● What you have to do
Exactly the lines below starting at the line with "GraphicSweatshirt with Shawl Collar" and ending at the line with "METALLIC SOLID GREEN PVC SHRINK" are wanted, with both ends included. Leave out the pictures and add no other lines.

--- START ---

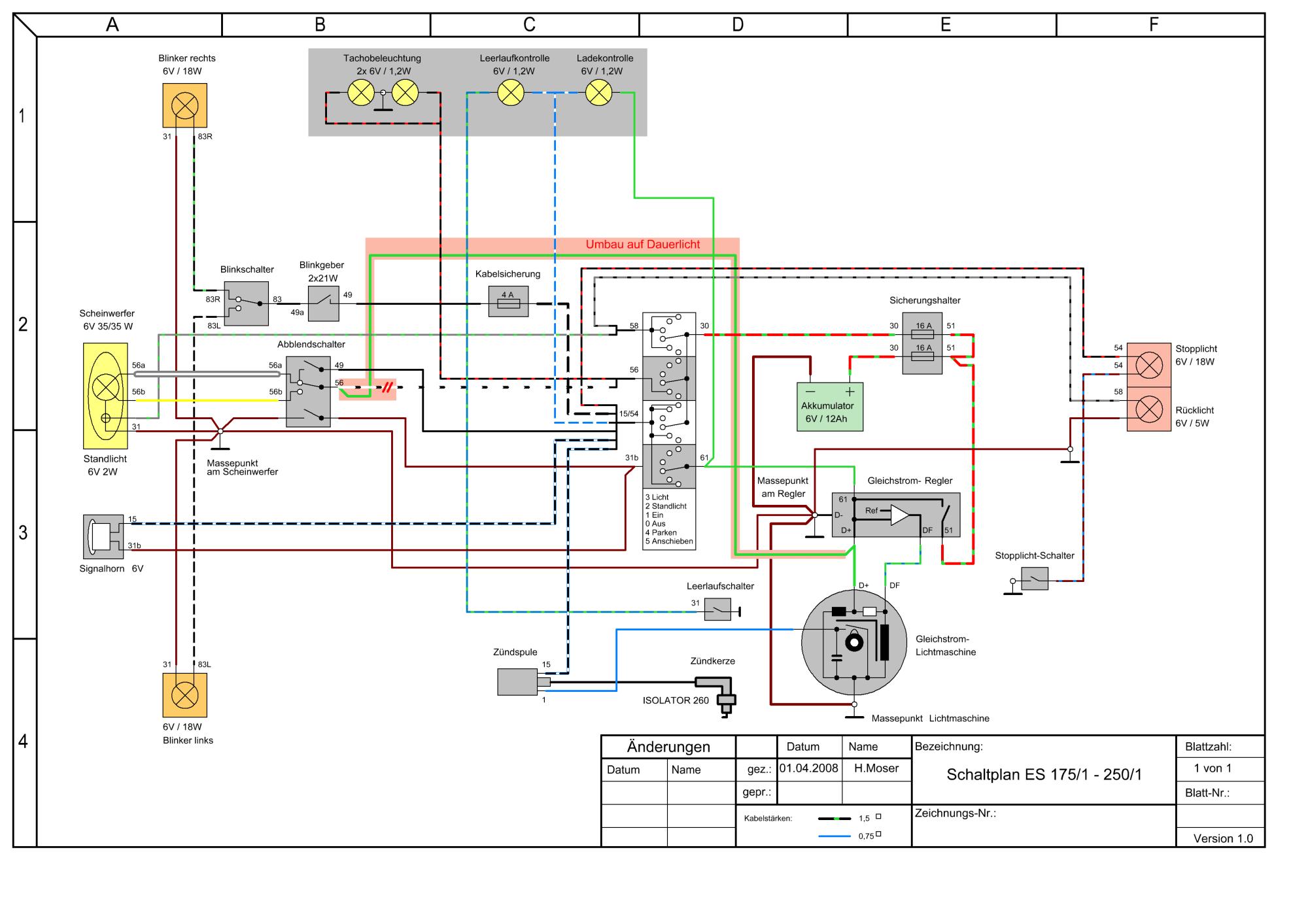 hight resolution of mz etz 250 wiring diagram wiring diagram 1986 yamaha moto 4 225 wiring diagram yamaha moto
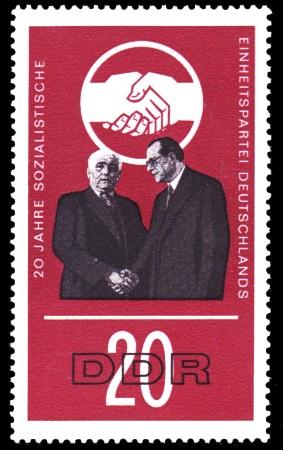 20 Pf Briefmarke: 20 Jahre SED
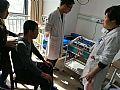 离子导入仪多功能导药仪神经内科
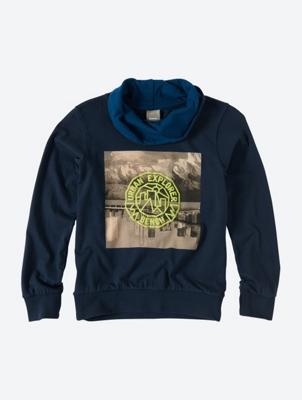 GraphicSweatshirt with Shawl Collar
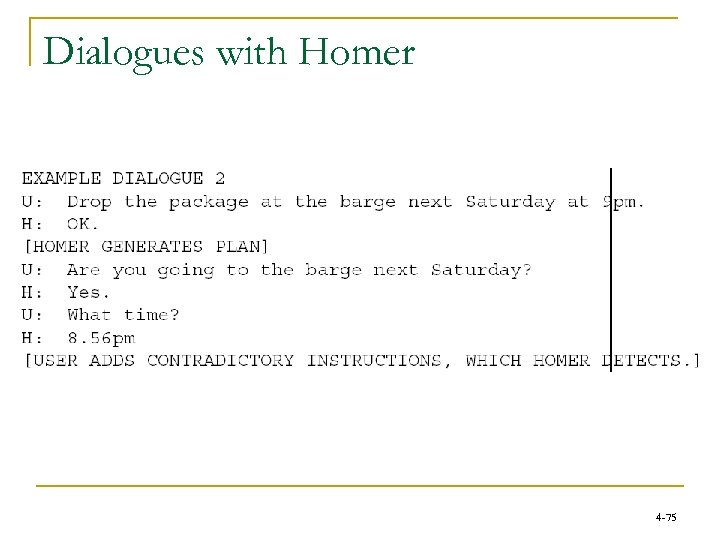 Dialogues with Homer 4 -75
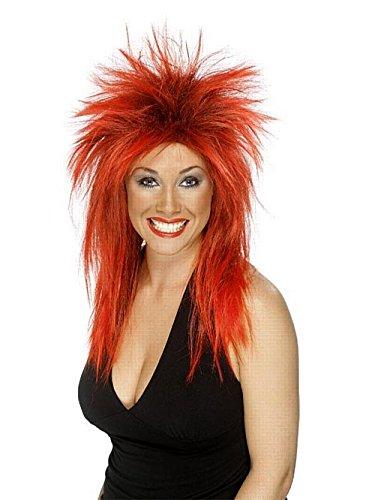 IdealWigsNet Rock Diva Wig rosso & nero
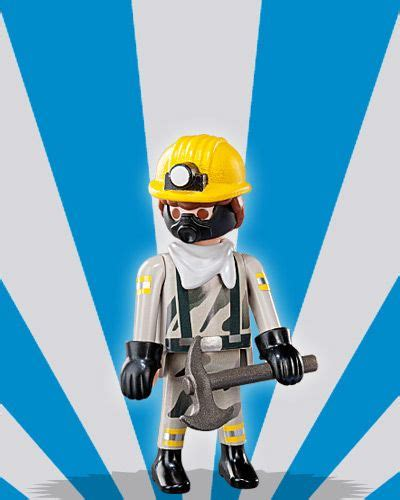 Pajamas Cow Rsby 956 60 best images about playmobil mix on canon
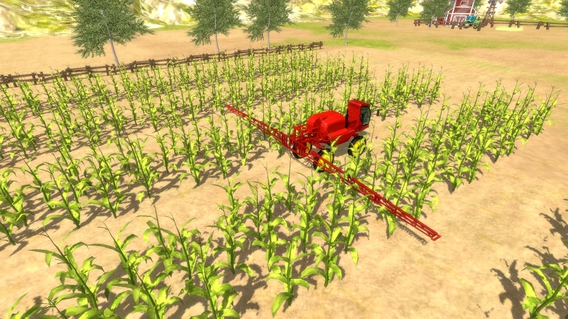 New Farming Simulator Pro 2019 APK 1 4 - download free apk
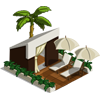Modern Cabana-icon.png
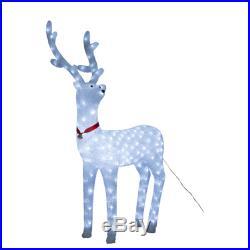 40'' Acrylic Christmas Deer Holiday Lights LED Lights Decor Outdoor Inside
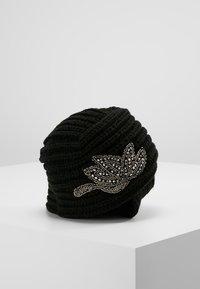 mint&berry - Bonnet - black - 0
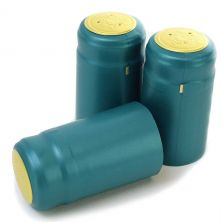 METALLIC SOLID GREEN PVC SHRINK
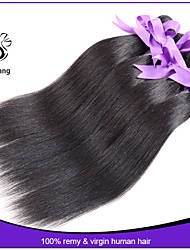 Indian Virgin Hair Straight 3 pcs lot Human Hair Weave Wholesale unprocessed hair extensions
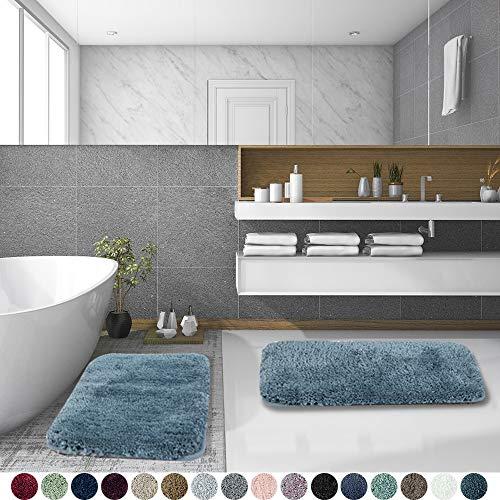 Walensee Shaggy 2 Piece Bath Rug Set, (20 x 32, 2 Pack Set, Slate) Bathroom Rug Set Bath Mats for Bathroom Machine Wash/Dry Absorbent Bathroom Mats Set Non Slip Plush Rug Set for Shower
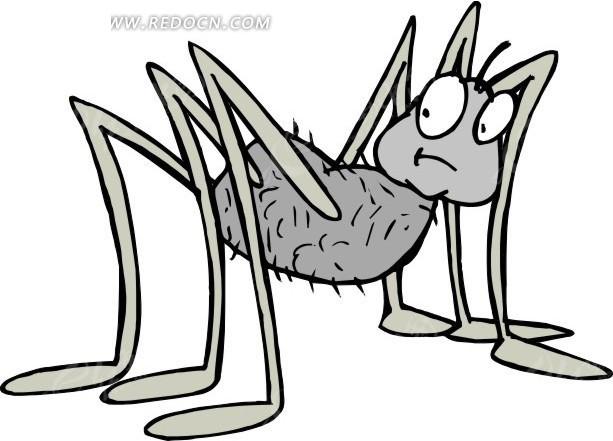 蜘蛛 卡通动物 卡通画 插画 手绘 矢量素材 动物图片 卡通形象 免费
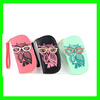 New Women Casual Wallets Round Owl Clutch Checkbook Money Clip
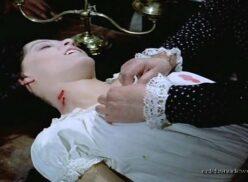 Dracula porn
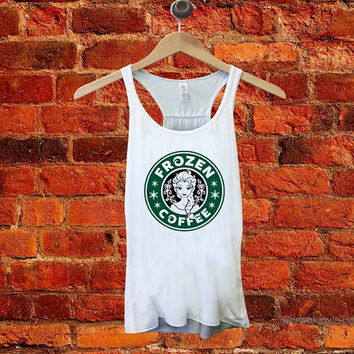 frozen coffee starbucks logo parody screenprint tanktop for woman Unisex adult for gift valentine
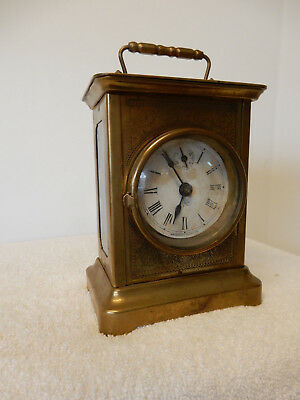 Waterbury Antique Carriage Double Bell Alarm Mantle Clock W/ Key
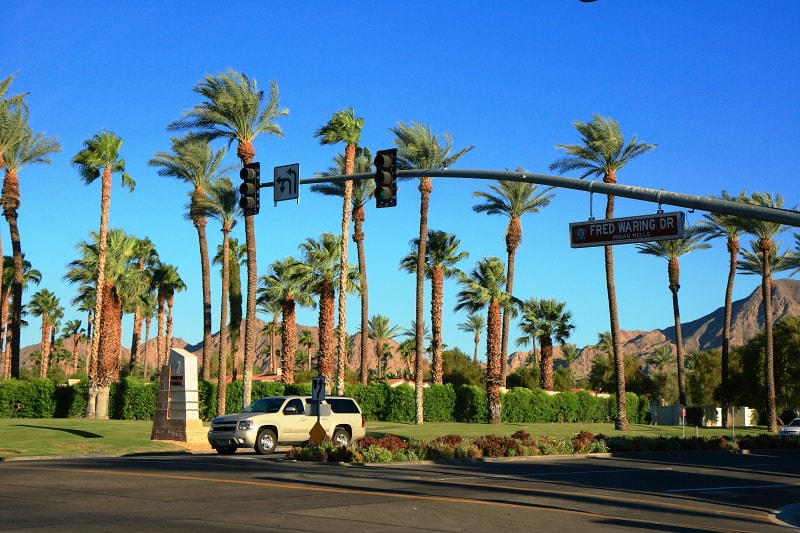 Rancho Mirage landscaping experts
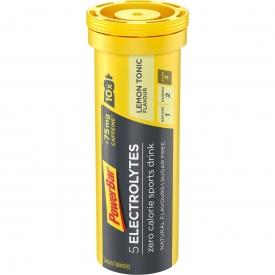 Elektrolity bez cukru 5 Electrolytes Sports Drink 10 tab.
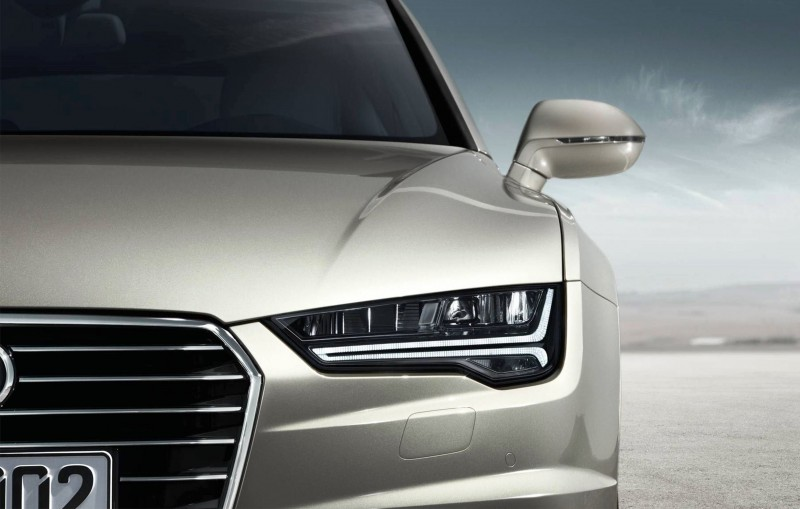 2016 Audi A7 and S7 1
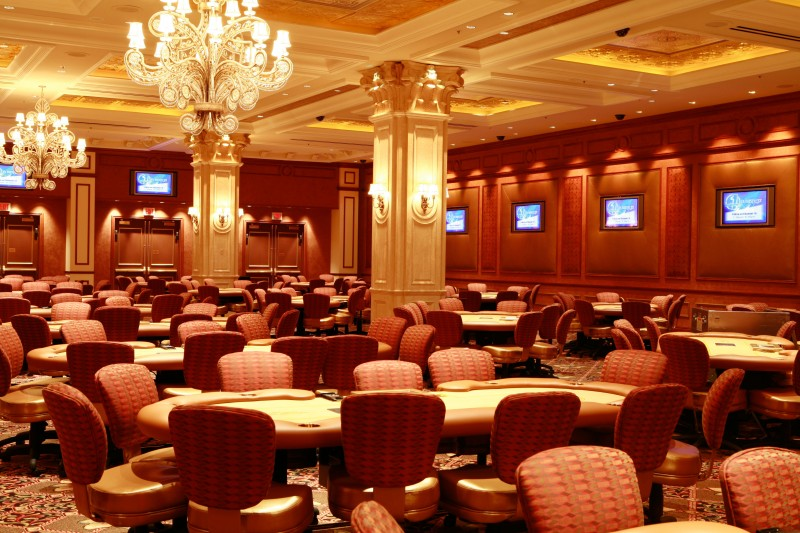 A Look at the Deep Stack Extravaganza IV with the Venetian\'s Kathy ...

--- END ---

● Your solution
 GraphicSweatshirt with Shawl Collar
 Dialogues with Homer 4 -75
 IdealWigsNet Rock Diva Wig rosso & nero
 Pajamas Cow Rsby 956 60 best images about playmobil mix on canon
 New Farming Simulator Pro 2019 APK 1 4 - download free apk
Modern Cabana-icon.png
 40'' Acrylic Christmas Deer Holiday Lights LED Lights Decor Outdoor Inside
 mint&berry - Bonnet - black - 0
 METALLIC SOLID GREEN PVC SHRINK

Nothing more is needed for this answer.